TEXT PROVIDED:
Earlier this year (4 March 2020), Cathay Pacific was fined £500,000 by the Information Commissioner’s Office (ICO) for a data security breach.

The breach affected a number of the airline’s systems from October 2014 until May 2018 – the fine was issued, therefore, under the Data Protection Act 1998 and reflected the maximum penalty that the ICO could issue at the time. A fine under the GDPR (which came into effect just two weeks after the breach) could have been exponentially higher.

The breach affected the personal data of 9.4 million individuals.

The ICO’s investigation found a number of basic security inadequacies, which were significant aggravating factors in the level of fine issued. Cathay Pacific’s failures present a number of very clear and simple lessons, including:

Lesson 1: Update your IT software. Cathay Pacific missed 16 security ‘patch’ updates over an 8 month period. These patches are designed to resolve publicly known vulnerabilities which can be exploited to cause a data breach.

Lesson 2: Test your defences.For three of the exposed systems, Cathay Pacific could not provide information of when the latest test had taken place. The ICO expects systems, particularly those containing sensitive data, to be ‘penetration tested’. Also, if you carry out a pen test, keep an accurate record of the test!

Lesson 3: Use antivirus software.The ICO found that Cathay Pacific’s anti-virus protection was inadequate.

DATA TO EXAMINE:
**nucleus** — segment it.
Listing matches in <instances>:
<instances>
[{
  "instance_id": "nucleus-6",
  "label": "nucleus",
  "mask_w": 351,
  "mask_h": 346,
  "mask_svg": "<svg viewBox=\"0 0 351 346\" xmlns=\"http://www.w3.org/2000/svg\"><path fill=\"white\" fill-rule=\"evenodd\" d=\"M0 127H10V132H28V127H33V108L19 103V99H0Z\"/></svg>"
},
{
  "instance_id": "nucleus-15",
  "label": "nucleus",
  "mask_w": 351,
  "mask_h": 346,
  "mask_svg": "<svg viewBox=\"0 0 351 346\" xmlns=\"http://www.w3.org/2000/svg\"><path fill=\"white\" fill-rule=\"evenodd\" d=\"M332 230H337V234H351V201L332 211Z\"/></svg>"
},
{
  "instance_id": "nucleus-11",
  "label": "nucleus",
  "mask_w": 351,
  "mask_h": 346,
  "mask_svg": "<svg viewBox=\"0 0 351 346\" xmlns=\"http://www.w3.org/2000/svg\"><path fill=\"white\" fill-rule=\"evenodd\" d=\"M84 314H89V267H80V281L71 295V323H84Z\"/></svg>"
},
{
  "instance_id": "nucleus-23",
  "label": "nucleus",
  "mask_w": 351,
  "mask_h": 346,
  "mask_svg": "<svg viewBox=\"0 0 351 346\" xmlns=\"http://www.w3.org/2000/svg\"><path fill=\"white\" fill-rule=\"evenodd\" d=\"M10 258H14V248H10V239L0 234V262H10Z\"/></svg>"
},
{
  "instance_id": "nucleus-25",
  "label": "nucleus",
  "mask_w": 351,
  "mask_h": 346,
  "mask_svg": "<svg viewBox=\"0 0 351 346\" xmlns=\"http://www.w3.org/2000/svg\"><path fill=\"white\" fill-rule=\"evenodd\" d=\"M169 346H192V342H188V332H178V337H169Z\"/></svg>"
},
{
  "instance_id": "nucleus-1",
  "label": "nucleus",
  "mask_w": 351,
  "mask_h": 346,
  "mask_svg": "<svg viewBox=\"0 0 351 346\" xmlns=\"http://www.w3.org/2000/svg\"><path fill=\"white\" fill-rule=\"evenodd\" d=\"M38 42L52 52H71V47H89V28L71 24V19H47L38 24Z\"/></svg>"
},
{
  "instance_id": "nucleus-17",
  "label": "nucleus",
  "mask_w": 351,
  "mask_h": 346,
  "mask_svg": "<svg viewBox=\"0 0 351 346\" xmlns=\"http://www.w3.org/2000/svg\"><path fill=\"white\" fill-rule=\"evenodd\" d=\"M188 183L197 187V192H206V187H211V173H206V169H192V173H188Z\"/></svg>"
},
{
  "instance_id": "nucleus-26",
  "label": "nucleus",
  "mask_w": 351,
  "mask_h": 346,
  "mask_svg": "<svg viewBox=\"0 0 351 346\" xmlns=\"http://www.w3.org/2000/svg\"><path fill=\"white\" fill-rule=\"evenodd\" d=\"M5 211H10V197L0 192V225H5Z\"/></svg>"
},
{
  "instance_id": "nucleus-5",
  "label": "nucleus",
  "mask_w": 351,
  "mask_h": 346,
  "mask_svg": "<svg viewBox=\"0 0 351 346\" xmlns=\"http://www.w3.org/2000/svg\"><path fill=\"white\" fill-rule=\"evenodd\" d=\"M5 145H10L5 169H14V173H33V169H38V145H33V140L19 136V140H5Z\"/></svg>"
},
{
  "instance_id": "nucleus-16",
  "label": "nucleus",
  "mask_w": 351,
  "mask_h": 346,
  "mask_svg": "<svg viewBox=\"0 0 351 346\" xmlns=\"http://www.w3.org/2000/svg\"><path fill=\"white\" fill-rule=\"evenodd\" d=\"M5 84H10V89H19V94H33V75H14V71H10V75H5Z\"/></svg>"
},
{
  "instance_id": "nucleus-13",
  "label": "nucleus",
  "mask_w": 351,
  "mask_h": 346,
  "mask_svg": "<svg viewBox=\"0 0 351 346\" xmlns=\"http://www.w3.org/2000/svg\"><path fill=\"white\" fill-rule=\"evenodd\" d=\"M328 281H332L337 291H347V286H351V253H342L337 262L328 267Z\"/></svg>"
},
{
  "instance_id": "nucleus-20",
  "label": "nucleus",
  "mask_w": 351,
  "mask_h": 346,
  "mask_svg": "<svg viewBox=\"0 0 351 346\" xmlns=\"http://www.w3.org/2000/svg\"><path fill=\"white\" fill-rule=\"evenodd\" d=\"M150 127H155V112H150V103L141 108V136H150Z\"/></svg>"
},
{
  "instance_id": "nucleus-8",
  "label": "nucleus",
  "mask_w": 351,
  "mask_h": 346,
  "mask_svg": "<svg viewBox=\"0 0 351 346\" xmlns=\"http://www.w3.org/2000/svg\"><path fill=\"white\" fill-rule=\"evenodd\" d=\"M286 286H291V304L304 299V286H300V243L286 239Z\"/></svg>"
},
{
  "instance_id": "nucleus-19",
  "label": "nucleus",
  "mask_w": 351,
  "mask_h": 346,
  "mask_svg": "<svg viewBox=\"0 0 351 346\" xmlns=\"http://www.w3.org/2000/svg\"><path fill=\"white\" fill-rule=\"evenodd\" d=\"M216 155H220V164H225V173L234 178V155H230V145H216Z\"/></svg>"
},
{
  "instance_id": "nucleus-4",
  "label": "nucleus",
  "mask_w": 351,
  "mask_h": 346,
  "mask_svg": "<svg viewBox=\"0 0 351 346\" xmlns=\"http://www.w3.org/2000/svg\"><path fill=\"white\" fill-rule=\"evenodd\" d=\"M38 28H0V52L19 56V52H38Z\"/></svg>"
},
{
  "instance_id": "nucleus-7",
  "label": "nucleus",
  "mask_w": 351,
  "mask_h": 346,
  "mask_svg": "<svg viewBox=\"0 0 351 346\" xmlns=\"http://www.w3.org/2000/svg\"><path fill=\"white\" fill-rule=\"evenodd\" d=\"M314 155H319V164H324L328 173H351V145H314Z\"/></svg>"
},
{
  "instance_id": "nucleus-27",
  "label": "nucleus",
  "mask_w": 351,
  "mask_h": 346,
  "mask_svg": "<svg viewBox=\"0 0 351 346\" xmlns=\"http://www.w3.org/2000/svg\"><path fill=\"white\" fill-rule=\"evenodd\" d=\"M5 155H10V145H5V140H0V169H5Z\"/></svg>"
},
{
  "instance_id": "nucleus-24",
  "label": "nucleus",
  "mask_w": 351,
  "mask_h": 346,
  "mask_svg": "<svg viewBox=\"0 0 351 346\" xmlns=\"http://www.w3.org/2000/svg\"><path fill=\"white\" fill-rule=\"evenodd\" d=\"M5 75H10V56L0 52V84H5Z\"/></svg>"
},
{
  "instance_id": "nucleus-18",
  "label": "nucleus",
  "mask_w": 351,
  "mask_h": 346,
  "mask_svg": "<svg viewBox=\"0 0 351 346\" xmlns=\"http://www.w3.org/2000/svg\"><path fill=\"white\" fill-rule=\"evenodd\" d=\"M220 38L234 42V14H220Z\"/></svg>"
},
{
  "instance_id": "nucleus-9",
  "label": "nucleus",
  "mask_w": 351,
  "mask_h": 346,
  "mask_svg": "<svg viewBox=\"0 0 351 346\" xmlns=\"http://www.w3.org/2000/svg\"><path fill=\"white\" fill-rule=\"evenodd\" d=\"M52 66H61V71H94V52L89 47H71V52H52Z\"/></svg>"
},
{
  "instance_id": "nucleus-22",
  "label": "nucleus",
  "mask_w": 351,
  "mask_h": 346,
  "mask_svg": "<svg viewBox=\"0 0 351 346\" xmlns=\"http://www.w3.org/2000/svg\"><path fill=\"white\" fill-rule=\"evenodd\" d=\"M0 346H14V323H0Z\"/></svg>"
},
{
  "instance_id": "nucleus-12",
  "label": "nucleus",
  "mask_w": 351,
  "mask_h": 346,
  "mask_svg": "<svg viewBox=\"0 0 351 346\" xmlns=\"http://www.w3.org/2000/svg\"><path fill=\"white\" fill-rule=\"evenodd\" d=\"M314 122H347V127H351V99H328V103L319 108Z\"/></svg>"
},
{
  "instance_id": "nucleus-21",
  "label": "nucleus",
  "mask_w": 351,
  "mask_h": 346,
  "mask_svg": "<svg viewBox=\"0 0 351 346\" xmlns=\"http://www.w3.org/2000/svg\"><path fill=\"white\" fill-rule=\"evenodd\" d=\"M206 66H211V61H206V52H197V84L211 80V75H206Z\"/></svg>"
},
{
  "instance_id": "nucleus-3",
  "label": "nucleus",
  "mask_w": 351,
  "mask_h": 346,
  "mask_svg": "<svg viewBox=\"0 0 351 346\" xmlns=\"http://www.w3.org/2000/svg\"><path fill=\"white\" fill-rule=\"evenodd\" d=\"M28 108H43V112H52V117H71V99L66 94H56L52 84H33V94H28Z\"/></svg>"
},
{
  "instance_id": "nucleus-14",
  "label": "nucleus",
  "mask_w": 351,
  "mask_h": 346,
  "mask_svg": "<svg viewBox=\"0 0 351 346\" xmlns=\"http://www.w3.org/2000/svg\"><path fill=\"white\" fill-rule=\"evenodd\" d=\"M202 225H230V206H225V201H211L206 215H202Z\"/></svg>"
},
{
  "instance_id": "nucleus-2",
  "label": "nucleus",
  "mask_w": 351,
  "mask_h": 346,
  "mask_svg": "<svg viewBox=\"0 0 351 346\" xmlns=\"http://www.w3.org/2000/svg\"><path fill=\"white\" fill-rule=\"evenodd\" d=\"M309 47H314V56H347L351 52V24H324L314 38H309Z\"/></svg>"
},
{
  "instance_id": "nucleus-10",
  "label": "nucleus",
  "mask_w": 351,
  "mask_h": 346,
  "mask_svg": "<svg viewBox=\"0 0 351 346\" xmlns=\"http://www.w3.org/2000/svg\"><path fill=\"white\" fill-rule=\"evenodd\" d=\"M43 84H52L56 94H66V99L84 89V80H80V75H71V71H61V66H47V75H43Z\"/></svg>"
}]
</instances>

TASKS FOR THIS EXERCISE:
(1) List the lessons that the text on the Cathay Pacific fine draws from the airline's failures.
(2) Continue the text on the Cathay Pacific data breach fine from its last sentence.
Nothing here requires the material.

ANSWERS:
(1) Update your IT software; test your defences; use antivirus software.

(2)
Lesson 4: Use supported operating systems. Cathay Pacific’s IT system was hosted on an operating system which was no longer supported.

Lesson 5: Conduct risk assessments where appropriate. Cathay Pacific was criticised for a number of obvious vulnerabilities which would have been identified and resolved via a risk assessment, if one had been conducted as required by Cathay Pacific’s own polices.

Lesson 6: Preserve evidence. Cathay Pacific had conducted forensic analysis of certain servers during its own investigation, but decommissioned those servers before the ICO investigation. This was an aggravating factor in the ICO issuing such a large fine.

Lesson 7: Do not keep personal data longer than you need to. Cathay Pacific kept some personal data indefinitely. If it had implemented more appropriate retention periods, less personal data would have been compromised and the data security breach would have had less of an impact.